Can you set out the lines as a Markdown table with columns "Row" and "Line", starting at the line that contains "From the given set" and ending at the final line, with blank lines left out?

+ + +

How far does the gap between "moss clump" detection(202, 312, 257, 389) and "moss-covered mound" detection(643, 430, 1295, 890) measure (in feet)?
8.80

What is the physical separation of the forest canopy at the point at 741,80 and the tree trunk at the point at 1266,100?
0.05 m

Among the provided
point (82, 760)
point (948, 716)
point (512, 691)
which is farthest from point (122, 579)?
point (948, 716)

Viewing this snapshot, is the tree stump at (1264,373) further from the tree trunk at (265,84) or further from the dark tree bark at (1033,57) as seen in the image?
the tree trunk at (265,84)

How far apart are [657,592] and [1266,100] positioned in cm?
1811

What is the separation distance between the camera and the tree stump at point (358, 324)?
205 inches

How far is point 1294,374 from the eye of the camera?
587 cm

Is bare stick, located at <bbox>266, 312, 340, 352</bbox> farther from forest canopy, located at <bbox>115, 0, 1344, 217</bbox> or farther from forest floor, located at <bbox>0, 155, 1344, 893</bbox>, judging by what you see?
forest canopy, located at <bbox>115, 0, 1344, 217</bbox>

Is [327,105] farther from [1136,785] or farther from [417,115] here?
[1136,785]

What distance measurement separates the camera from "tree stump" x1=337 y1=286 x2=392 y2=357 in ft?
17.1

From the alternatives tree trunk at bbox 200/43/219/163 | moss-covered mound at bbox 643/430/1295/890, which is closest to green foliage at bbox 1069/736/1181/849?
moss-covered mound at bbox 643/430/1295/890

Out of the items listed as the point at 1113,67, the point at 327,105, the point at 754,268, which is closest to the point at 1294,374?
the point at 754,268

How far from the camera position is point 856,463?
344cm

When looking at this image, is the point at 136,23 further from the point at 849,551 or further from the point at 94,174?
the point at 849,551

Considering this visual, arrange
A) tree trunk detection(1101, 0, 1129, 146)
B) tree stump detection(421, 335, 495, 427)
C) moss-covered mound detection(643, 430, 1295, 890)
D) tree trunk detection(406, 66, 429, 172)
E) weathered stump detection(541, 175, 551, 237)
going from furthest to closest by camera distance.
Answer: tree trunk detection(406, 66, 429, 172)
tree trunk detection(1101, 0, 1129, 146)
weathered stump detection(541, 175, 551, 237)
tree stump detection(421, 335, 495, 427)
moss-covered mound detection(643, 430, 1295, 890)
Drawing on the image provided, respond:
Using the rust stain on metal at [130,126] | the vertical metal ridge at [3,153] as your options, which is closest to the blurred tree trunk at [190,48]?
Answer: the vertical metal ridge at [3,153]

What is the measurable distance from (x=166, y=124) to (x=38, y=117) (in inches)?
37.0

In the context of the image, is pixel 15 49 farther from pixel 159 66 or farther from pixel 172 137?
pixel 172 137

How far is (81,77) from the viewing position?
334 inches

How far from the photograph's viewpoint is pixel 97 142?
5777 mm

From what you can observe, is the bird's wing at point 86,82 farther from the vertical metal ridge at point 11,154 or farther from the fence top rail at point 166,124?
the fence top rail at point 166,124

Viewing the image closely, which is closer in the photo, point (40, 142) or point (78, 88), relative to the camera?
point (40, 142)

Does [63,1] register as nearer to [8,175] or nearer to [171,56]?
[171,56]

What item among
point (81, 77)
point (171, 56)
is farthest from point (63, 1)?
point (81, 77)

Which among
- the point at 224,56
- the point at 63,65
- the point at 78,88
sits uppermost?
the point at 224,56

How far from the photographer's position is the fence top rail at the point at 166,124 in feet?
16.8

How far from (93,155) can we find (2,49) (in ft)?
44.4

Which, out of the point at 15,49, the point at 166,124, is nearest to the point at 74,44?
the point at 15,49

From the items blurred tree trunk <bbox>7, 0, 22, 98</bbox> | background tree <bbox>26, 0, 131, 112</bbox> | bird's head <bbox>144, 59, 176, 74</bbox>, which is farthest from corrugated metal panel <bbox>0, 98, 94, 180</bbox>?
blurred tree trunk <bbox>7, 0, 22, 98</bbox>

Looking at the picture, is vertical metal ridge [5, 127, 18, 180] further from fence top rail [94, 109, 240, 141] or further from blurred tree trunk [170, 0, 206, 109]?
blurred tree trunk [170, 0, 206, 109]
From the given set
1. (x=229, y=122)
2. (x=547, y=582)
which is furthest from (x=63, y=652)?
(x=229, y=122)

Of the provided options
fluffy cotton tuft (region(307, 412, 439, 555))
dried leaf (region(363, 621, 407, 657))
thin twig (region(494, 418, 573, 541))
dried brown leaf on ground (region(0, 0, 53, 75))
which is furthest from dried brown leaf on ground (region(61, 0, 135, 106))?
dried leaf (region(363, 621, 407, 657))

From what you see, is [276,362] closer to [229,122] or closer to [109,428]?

+ + +

→ **Response to the exercise**:
| Row | Line |
|---|---|
| 1 | From the given set |
| 2 | 1. (x=229, y=122) |
| 3 | 2. (x=547, y=582) |
| 4 | which is furthest from (x=63, y=652)? |
| 5 | (x=229, y=122) |
| 6 | Of the provided options |
| 7 | fluffy cotton tuft (region(307, 412, 439, 555)) |
| 8 | dried leaf (region(363, 621, 407, 657)) |
| 9 | thin twig (region(494, 418, 573, 541)) |
| 10 | dried brown leaf on ground (region(0, 0, 53, 75)) |
| 11 | which is furthest from dried brown leaf on ground (region(61, 0, 135, 106))? |
| 12 | dried leaf (region(363, 621, 407, 657)) |
| 13 | From what you see, is [276,362] closer to [229,122] or closer to [109,428]? |